Required task:
Can you reproduce the records from the line containing "Focusing on this" through the end of the records, with "camera" changed to "lens" and everything else left as it is?

*** The records

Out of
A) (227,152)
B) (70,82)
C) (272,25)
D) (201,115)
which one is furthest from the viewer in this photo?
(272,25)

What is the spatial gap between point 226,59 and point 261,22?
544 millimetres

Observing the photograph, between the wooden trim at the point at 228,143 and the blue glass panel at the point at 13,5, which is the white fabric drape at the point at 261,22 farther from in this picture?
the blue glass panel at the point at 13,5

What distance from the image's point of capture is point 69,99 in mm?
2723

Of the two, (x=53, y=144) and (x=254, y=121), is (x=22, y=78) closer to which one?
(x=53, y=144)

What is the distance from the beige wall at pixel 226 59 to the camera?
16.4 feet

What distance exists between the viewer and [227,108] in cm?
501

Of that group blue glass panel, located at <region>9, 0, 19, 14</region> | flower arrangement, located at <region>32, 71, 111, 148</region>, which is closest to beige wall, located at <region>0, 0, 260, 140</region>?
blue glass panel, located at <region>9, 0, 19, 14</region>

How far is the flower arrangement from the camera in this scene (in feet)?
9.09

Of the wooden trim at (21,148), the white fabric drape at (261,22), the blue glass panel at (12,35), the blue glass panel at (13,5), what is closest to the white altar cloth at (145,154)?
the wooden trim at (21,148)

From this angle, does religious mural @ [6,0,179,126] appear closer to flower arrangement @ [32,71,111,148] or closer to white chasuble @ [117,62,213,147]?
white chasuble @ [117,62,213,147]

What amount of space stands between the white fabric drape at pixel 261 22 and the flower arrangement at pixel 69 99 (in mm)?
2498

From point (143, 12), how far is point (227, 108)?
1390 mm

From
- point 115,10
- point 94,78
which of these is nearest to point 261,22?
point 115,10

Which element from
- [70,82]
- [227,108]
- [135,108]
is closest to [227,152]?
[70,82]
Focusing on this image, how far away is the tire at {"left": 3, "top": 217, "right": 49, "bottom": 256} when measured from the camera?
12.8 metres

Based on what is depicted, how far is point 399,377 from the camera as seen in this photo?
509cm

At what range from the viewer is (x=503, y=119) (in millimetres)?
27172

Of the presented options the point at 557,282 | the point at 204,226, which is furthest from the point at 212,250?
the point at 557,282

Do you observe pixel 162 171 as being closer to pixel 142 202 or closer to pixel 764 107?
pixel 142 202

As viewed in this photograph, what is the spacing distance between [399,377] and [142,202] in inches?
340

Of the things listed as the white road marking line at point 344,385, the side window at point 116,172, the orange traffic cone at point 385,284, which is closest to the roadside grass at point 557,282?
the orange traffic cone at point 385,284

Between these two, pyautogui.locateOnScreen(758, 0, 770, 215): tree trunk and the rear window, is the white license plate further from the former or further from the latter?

******

Task result:
Focusing on this image, how far away is the tire at {"left": 3, "top": 217, "right": 49, "bottom": 256} when measured from the lens?
12.8 metres

Based on what is depicted, how far is point 399,377 from the lens as seen in this photo?
509cm

At what range from the viewer is (x=503, y=119) (in millimetres)?
27172

Of the presented options the point at 557,282 | the point at 204,226, which is furthest from the point at 212,250?
the point at 557,282

Do you observe pixel 162 171 as being closer to pixel 142 202 or closer to pixel 764 107?
pixel 142 202

As viewed in this photograph, what is the spacing distance between [399,377] and [142,202] in inches?
340

Of the things listed as the white road marking line at point 344,385, the side window at point 116,172, the orange traffic cone at point 385,284, which is closest to the roadside grass at point 557,282?
the orange traffic cone at point 385,284

Between these two, pyautogui.locateOnScreen(758, 0, 770, 215): tree trunk and the rear window, is the white license plate further from the former or further from the latter?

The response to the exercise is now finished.